I only wan't to read, not to change the value of a @State property of my SwiftUI view. In .onAppear the value will be changed but that change is not visible to the outside world. Why?
class MyController : UIHostingController<SwiftUIView> {
public func getText() -> String? {
rootView.text
}
}
struct SwiftUIView: View {
@State public var text: String?
var body: some View {
Text(text ?? "Hello World")
.background(Color.red)
.onAppear {
text = "so und so"
}
}
}
class ViewController: UIViewController {
var subs = Set<AnyCancellable>()
var vc: MyController!
override func viewDidAppear(_ animated: Bool) {
super.viewDidAppear(animated)
vc = MyController(rootView: SwiftUIView())

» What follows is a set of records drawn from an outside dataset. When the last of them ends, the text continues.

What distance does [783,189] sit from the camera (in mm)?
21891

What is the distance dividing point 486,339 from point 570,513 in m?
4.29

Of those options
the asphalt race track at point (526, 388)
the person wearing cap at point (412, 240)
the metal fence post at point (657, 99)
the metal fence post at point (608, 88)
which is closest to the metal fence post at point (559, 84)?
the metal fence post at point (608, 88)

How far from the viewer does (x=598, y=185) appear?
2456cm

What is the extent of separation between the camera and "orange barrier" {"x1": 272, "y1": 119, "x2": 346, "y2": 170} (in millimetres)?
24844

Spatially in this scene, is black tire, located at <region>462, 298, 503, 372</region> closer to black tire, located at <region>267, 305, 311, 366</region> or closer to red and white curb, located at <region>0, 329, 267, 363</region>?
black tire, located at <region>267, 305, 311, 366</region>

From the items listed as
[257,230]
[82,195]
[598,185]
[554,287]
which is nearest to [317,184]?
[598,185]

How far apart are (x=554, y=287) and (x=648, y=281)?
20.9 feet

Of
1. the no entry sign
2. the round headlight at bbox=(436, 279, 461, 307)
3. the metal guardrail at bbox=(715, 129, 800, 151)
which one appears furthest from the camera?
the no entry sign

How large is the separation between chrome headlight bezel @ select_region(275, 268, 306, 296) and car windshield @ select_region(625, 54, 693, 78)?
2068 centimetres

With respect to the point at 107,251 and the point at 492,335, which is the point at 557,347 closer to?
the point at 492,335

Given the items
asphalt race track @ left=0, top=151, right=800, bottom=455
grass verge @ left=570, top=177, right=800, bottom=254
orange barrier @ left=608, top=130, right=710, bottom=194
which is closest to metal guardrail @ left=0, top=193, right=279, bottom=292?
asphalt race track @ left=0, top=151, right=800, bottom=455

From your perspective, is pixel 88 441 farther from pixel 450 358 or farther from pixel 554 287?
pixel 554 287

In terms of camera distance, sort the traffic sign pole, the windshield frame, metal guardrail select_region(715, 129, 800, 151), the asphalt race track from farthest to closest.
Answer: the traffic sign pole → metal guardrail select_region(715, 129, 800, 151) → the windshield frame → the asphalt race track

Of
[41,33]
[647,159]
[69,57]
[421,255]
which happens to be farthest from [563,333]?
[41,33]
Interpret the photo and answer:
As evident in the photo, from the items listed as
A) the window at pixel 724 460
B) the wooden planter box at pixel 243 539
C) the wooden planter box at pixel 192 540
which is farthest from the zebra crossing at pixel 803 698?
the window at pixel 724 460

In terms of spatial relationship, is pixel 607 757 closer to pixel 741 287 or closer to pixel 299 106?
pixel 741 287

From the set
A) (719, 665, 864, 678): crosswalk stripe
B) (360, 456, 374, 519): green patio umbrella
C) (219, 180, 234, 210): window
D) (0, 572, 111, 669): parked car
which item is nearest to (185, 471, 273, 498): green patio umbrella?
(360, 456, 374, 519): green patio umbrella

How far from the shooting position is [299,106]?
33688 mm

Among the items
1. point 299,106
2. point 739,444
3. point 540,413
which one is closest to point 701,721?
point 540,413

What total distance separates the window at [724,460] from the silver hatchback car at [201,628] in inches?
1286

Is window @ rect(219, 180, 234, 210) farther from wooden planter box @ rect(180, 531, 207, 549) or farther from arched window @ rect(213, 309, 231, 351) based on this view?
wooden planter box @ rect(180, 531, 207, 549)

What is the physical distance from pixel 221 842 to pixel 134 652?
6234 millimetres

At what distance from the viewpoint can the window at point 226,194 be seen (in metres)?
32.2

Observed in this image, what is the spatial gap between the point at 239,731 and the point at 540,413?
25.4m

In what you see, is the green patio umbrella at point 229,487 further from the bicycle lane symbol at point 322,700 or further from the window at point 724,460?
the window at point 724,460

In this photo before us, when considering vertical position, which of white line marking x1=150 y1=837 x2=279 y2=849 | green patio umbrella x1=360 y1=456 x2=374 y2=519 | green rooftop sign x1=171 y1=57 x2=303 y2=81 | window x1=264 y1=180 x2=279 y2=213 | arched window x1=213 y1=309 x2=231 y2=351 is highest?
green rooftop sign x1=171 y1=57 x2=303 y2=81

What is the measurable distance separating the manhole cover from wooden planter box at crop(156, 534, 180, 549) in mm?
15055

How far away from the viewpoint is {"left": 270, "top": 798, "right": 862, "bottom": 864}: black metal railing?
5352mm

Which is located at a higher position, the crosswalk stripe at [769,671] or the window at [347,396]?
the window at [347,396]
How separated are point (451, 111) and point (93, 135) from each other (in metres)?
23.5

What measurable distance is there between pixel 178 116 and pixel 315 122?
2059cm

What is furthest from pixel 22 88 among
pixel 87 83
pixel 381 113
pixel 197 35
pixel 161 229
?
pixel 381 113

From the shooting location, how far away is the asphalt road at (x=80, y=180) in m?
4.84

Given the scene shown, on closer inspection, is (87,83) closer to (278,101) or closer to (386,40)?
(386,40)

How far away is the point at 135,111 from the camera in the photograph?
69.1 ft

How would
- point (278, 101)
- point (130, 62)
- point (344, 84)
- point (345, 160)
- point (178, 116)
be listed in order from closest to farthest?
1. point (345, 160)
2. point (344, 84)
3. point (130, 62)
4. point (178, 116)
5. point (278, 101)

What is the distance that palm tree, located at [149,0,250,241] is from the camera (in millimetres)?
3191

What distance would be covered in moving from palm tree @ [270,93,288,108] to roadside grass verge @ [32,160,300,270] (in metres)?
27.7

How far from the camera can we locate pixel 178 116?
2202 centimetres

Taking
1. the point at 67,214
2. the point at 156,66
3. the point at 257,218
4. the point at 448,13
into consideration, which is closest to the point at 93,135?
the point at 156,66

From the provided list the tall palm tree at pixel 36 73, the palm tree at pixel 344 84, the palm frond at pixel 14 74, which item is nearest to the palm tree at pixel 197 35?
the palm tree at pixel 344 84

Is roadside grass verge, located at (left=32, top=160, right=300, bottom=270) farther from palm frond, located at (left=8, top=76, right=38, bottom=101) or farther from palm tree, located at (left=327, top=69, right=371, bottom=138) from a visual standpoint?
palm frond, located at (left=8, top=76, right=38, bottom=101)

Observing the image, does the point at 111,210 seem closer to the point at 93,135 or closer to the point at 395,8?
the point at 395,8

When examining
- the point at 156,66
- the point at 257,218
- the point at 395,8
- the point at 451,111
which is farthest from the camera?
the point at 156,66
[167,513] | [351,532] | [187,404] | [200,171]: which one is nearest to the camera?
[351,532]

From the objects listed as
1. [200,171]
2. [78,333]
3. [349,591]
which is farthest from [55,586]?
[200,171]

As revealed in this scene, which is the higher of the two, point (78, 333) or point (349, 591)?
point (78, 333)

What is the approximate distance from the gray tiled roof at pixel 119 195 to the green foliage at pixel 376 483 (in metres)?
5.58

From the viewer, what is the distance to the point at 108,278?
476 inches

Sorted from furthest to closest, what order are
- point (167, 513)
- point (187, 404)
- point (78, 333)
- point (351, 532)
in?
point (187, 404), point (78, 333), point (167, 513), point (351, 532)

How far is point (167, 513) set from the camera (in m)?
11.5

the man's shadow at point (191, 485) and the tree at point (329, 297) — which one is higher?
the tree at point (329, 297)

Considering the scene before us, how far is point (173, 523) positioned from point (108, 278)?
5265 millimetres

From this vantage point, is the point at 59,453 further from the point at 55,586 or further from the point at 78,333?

vc.view.backgroundColor = UIColor.green
addChild(vc)
view.addSubview(vc.view)
vc.view.frame = view.bounds
print("text = \(vc.getText() ?? "nil")")
Timer.publish(every: 1, on: .current, in: .default)
.autoconnect()
.receive(on: RunLoop.main)
.sink { _ in
print("text = \(self.vc.getText() ?? "nil")")
}
.store(in: &subs)
}
}
I know that @State and @ObservedObject exists. @State is for internal managed, @ObservedObject for external managed states. But I don't want to change the value, I only wan't to read. But why is that not possible and why is the return value nil? That's simply wrong. It's no timing problem.
Declare the value in the
ViewController
and pass it down to theSwiftUIView
.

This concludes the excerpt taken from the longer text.